My dream came back to me with terrible clarity; the gap, the widening void of water and Hyacinthe receding, his boy’s voice crying out my name in vain. “What is it?” I made myself ask, forcing my voice to steadiness. “Hyacinthe, when you tried to step off the island, there was a presence, in the water. Is it Rahab?”
“Him, or an invocation of him. Yes.” Hyacinthe went still. Our ship bobbed gently on the water, lines creaking, wavelets churning and milling. “You do know a way.”
“Yes and no.” I took a deep breath and gazed into the empty blue sky. “There is a word. The Yeshuites claim the One God is nameless and unknowable, but it is not so. Adonai, they call him; Lord, nothing else. But He has a name, and it is a word, spoken, that all His servants must obey. Even Rahab.” I looked at Hyacinthe. “That much, I have learned. But,” I shook my head, “the Name of God eludes me. I do not have the knowledge.”
Something moved in Hyacinthe’s oddly changeable eyes; power, mayhap, stirring in the depths ... or mayhap only hope. “You can find it.”
“Hyacinthe.” His name caught in my throat. “I’ve been looking, for ten years! There are Yeshuite scholars who have devoted their lives to it, going back in an unbroken line since before Blessed Elua walked the earth. I will never, ever stop looking, I swear to you, but after ten years, I do not hold a great deal of hope.”
Hyacinthe looked away.
“Tsingano.” Joscelin’s pragmatic voice broke the silence. “You have the dromonde . What does the gift of sight tell you?”

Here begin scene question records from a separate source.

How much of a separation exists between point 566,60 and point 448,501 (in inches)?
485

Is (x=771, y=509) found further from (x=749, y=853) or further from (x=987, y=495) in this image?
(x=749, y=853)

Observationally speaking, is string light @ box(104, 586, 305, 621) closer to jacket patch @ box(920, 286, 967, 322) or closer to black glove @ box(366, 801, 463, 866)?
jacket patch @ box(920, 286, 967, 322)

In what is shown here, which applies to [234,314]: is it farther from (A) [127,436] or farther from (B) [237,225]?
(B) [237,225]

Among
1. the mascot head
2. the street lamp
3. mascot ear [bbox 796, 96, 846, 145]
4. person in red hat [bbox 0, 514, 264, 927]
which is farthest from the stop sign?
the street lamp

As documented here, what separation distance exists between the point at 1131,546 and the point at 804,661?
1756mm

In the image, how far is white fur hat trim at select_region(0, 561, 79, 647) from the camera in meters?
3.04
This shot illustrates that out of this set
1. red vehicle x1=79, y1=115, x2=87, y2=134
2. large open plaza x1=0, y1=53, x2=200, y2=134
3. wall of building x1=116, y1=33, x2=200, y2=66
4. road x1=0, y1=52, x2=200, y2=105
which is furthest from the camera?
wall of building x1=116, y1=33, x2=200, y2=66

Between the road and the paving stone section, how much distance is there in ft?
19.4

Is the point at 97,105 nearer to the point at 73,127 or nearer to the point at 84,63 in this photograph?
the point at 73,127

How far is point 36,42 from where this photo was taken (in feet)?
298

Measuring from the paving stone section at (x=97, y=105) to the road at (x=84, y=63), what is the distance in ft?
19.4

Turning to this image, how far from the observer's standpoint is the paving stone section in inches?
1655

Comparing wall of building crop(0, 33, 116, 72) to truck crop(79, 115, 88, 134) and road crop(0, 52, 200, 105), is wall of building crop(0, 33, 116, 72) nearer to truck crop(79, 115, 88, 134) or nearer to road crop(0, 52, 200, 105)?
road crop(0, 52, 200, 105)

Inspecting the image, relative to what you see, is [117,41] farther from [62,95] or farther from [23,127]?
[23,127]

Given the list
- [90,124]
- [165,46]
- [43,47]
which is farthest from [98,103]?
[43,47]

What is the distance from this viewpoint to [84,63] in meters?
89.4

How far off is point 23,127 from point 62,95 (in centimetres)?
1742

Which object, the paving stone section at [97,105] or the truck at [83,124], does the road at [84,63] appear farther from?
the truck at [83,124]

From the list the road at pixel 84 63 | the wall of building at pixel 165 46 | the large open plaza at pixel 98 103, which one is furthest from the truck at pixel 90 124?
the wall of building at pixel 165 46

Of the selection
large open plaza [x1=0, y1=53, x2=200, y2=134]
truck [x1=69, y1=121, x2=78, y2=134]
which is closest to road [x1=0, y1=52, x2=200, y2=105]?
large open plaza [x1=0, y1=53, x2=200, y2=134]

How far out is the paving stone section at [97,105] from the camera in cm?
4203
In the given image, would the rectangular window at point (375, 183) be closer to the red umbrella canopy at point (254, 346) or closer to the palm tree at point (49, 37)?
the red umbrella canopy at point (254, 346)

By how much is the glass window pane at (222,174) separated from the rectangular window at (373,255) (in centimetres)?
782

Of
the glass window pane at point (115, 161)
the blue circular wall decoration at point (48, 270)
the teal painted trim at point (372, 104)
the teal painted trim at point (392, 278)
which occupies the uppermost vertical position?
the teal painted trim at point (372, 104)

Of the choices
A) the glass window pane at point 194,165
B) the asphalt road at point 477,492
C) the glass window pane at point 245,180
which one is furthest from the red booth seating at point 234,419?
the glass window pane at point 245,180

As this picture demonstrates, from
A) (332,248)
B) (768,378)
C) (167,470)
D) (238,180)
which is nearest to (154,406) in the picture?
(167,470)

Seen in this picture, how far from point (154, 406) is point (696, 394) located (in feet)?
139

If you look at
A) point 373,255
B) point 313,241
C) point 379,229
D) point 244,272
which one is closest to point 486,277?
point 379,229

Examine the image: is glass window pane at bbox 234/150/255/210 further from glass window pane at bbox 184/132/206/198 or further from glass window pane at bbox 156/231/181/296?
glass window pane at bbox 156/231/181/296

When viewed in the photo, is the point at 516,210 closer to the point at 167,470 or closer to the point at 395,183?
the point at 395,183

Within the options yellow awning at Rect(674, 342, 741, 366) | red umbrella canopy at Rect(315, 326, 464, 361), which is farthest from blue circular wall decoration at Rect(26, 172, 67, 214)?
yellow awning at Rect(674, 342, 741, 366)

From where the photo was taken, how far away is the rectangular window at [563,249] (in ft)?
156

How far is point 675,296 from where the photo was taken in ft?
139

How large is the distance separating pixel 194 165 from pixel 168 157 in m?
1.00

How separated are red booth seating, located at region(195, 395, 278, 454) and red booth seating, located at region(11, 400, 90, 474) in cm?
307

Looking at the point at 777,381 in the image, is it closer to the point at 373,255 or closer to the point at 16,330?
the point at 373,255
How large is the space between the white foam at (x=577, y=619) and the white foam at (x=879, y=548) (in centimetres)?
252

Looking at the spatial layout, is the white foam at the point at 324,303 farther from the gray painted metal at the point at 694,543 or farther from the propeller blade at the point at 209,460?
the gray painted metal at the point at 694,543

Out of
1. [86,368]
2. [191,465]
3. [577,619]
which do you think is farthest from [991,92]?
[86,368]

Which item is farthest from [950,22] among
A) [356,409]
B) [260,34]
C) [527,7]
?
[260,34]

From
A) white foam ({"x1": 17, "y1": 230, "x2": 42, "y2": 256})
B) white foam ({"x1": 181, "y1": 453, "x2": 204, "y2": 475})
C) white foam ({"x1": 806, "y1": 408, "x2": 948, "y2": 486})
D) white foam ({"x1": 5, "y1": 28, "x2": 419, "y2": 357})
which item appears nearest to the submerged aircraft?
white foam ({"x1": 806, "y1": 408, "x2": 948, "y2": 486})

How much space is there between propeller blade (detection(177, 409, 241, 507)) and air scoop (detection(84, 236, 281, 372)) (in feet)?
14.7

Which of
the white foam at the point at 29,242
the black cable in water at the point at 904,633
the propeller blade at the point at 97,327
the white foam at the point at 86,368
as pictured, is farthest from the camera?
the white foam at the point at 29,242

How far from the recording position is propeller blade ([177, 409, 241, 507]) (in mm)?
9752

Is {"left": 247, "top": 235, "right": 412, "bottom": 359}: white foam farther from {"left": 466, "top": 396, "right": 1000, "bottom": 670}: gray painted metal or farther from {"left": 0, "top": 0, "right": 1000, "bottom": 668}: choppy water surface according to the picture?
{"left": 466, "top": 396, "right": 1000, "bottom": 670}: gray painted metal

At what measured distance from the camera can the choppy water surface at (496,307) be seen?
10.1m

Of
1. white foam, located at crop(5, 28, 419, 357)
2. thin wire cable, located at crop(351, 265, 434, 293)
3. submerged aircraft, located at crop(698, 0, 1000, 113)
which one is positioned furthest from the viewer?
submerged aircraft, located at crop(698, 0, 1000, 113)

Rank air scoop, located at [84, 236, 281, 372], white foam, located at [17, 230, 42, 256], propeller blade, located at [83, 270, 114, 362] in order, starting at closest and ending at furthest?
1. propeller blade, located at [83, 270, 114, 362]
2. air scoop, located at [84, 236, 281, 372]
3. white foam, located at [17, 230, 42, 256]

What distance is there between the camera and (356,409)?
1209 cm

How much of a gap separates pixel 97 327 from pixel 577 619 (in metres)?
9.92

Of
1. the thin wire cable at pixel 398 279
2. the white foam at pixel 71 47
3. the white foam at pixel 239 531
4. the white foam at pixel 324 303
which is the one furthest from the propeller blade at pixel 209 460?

“The dromonde .” Hyacinthe gave him his dire smile. “I see an island, Cassiline; I see wind and sea. What do you think? I have seen naught else since I came here.”
“What of Phèdre?”
The question hung in the air between them. The intense black pupils of Hyacinthe’s eyes blurred, losing focus. “Phèdre,” he whispered. In the old days, he would never speak the dromonde on my behalf. “Ah, Phèdre! It is a vaster pattern than I can compass. There are branchings beyond which I cannot see, and each one lies in darkness. Kushiel bars the path, stern and forbidding, his hands outstretched. In one hand, he holds a brazen key, and in the other ...” His gaze focused abruptly. “And in the other, a diamond, strung on a velvet cord.”
I touched the hollow of my throat.
“It is my dream.” Sibeal’s voice spoke softly in Cruithne. “It is as I have seen.”
Five
IT WAS a somber journey back to Pointe des Soeurs.
We parted ways with Drustan mab Necthana and his entourage at sea; they would sail east, putting in at the harbor of Trevalion, where Ghislain and his wife Bernadette looked for their arrival. Evrilac Duré’s men were in restrained good spirits, uncertain what had transpired, glad of their survival. I leaned in the prow and watched the water part before us, thinking.
Joscelin interrupted my thoughts only once, leaning beside me. The hilt of his sword jutting over his shoulder cast a wavering cruciform shadow on the water below us.